Ultimately, Eastman recommended that J's "permanency be resolved by the Court and that she have time to settle into what the decision would be and be stable with that before her father would be introduced as a possible visiting resource for her."
The evidence is clear and convincing. At this late stage in J's childhood, J needs a stable environment that she can depend on. It is in J's best interests that father's parental rights be terminated so that J can finally have the stability and support she requires. Reintegration of J into father's home is not feasible at this late stage in J's childhood. If father wanted a relationship with J, he should have acted sooner when J needed him the most, not now when J finally has a stable family environment. Accordingly, we conclude that the state has shown by clear and convincing evidence that father's parental rights should be terminated due to unfitness because of his failure to present a viable plan for custody of J, and that it is in J's best interests to terminate father's parental rights.
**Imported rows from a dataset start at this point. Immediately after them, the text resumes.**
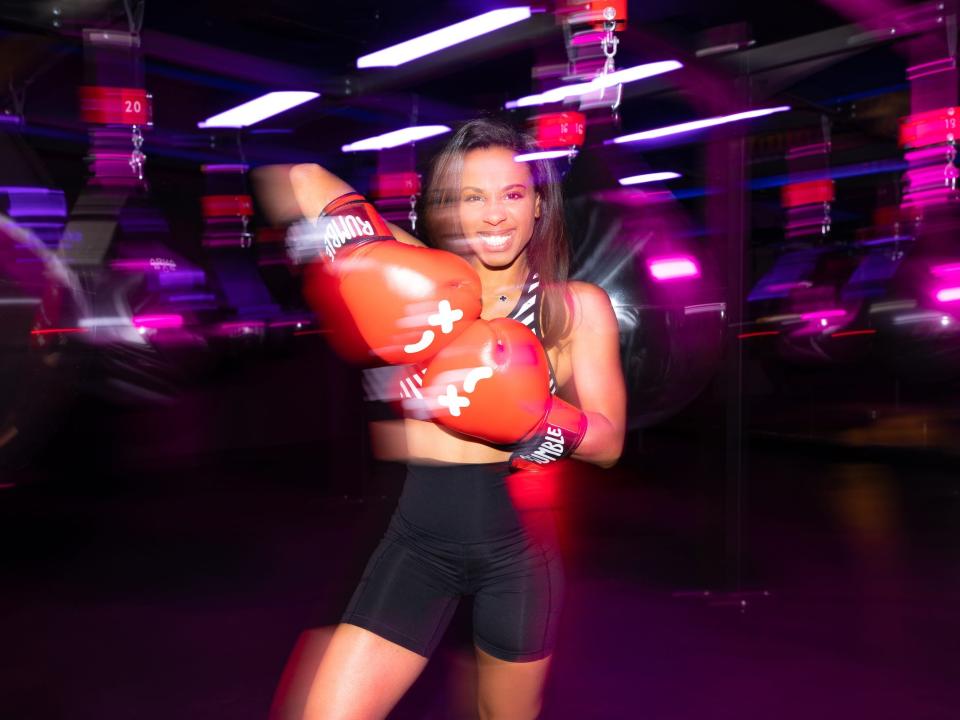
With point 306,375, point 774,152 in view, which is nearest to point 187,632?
point 306,375

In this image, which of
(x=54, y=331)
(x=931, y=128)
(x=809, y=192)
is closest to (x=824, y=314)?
(x=809, y=192)

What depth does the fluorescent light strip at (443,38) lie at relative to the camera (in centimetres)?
371

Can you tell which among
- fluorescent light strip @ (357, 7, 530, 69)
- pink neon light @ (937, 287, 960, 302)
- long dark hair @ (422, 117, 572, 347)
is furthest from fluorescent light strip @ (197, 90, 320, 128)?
pink neon light @ (937, 287, 960, 302)

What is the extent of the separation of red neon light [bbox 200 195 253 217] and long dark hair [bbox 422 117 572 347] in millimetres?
5279

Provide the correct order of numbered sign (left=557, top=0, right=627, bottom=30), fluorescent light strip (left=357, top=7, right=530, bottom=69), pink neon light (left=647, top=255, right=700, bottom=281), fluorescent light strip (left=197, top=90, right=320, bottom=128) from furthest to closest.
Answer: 1. pink neon light (left=647, top=255, right=700, bottom=281)
2. fluorescent light strip (left=197, top=90, right=320, bottom=128)
3. fluorescent light strip (left=357, top=7, right=530, bottom=69)
4. numbered sign (left=557, top=0, right=627, bottom=30)

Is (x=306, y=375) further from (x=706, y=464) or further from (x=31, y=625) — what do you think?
(x=31, y=625)

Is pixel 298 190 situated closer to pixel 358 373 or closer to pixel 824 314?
pixel 358 373

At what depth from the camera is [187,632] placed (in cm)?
325

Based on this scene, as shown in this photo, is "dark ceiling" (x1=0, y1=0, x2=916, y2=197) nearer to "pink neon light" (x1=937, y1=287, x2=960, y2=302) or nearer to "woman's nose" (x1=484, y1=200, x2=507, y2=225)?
"woman's nose" (x1=484, y1=200, x2=507, y2=225)

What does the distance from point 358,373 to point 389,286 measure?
591 centimetres

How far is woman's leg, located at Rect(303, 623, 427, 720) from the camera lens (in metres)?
1.34

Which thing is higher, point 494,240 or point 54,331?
point 494,240

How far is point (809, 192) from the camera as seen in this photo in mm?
7000

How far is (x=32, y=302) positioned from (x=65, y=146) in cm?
193
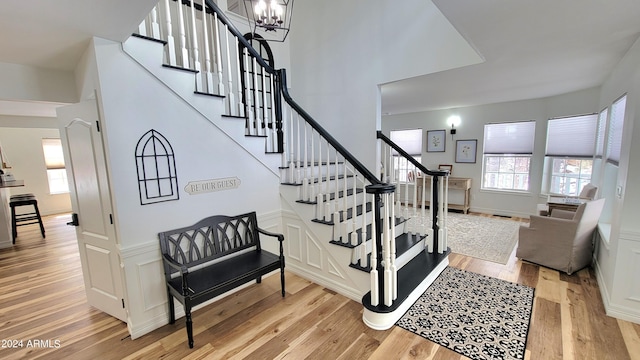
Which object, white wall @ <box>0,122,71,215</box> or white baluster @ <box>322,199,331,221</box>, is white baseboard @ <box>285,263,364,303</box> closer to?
white baluster @ <box>322,199,331,221</box>

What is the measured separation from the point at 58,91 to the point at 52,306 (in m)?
2.15

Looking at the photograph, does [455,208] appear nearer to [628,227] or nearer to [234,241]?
[628,227]

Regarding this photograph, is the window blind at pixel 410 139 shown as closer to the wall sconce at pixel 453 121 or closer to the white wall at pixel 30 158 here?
the wall sconce at pixel 453 121

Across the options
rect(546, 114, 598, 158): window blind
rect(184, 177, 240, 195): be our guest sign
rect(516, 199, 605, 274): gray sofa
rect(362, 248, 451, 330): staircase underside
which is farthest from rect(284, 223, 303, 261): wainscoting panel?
rect(546, 114, 598, 158): window blind

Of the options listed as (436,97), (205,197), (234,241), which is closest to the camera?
(205,197)

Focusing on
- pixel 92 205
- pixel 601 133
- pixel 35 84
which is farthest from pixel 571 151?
pixel 35 84

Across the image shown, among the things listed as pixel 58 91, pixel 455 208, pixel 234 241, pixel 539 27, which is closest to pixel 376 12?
pixel 539 27

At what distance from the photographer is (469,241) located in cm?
426

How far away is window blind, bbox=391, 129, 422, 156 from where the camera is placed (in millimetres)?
6883

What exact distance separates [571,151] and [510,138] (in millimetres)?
1011

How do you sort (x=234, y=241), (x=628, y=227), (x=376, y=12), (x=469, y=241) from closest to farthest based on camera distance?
(x=628, y=227) < (x=234, y=241) < (x=376, y=12) < (x=469, y=241)

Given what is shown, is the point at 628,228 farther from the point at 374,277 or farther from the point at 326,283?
the point at 326,283

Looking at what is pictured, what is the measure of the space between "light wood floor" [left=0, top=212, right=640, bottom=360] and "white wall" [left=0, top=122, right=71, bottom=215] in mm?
4604

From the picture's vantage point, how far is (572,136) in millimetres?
4773
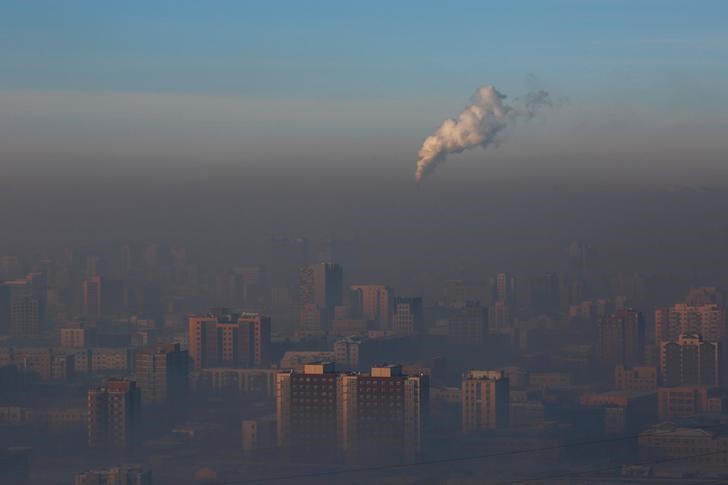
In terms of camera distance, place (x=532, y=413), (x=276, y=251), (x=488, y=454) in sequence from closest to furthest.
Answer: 1. (x=488, y=454)
2. (x=532, y=413)
3. (x=276, y=251)

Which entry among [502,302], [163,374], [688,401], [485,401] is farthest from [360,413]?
[502,302]

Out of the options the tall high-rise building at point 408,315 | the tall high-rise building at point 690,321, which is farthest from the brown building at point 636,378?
the tall high-rise building at point 408,315

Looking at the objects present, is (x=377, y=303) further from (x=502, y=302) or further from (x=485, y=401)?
(x=485, y=401)

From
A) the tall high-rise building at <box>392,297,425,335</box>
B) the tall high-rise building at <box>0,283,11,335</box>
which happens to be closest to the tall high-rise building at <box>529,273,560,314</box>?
the tall high-rise building at <box>392,297,425,335</box>

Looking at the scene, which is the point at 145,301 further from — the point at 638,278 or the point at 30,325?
the point at 638,278

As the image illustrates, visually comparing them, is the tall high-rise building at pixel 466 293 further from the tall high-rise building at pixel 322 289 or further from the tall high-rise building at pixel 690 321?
the tall high-rise building at pixel 690 321

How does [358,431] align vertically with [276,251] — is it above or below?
below

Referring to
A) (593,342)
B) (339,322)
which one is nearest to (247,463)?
(593,342)

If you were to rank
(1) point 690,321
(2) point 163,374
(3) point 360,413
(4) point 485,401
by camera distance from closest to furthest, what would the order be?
(3) point 360,413 < (4) point 485,401 < (2) point 163,374 < (1) point 690,321
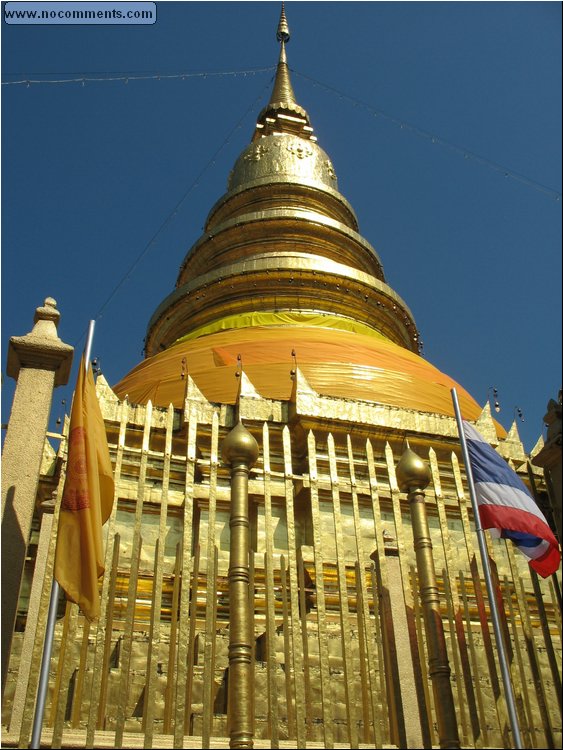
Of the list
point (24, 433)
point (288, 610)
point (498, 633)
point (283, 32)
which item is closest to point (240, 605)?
point (288, 610)

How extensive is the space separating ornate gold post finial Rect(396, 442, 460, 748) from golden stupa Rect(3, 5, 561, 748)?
0.01 m

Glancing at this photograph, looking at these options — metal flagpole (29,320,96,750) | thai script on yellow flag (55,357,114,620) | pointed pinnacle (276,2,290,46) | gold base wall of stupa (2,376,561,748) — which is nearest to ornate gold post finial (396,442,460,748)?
gold base wall of stupa (2,376,561,748)

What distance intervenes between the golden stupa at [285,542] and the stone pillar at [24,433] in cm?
51

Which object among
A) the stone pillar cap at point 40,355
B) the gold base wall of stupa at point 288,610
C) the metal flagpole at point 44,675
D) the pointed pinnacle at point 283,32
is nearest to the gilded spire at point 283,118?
the pointed pinnacle at point 283,32

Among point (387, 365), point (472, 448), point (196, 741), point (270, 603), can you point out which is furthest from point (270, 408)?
point (196, 741)

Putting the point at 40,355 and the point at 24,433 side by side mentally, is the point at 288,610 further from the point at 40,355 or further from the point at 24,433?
the point at 40,355

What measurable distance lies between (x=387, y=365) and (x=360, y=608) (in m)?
8.75

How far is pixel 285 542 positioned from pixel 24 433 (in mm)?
4687

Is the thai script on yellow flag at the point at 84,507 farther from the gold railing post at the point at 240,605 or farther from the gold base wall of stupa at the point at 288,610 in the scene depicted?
the gold railing post at the point at 240,605

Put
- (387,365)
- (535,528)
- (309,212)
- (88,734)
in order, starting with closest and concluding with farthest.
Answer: (88,734)
(535,528)
(387,365)
(309,212)

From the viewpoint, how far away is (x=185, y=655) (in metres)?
5.70

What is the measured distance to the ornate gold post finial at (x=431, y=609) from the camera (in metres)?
5.12

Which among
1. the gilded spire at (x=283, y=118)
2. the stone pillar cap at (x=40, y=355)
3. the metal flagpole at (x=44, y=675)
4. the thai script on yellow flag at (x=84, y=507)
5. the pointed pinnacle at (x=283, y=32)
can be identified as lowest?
the metal flagpole at (x=44, y=675)

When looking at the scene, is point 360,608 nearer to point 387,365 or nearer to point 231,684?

Because we conclude that the state has met its burden for termination of father's parental rights under ORS 419B.504, we need not address whether the state also proved termination due to neglect under ORS 419B.506.
Affirmed.
NOTES
[1] We originally dismissed father's appeal because we determined that it was untimely and that he failed to raise a colorable claim of error. Father petitioned the Supreme Court for review of that decision. The Supreme Court granted review, and reversed our decision, concluding that father had in fact raised a colorable claim of error. State ex rel Dept. of Human Services v. Rardin, 338 Or. 399, 110 P.3d 580 (2005).
[2] The state's petition to terminate mother's parental rights was consolidated into the same proceeding. However, the termination of mother's parental rights is not at issue in this appeal.
[3] The trial court expressly held that the state failed to prove abandonment. The state does not cross-assign error from that holding. Accordingly, it is not an issue in this case.
[4] The six listed statutory criteria include:
"(1) Emotional illness, mental illness or mental deficiency of the parent of such nature and duration as to render the parent incapable of providing proper care for the child or ward for extended periods of time.
"(2) Conduct toward any child of an abusive, cruel or sexual nature.
"(3) Addictive or habitual use of intoxicating liquors or controlled substances to the extent that parental ability has been substantially impaired.
"(4) Physical neglect of the child or ward.
"(5) Lack of effort of the parent to adjust the circumstances of the parent, conduct or conditions to make it possible for the child or ward to safely return home within a reasonable time or failure of the parent to effect a lasting adjustment after reasonable efforts by available social agencies for such extended duration of time that it appears reasonable that no lasting adjustment can be effected.
"(6) Criminal conduct that impairs the parent's ability to provide adequate care for the child or ward."
[5] When asked by father's counsel whether there could have been a viable plan had visitation been started in May 2002 when father obtained a DNA test, Eastman replied, "Probably."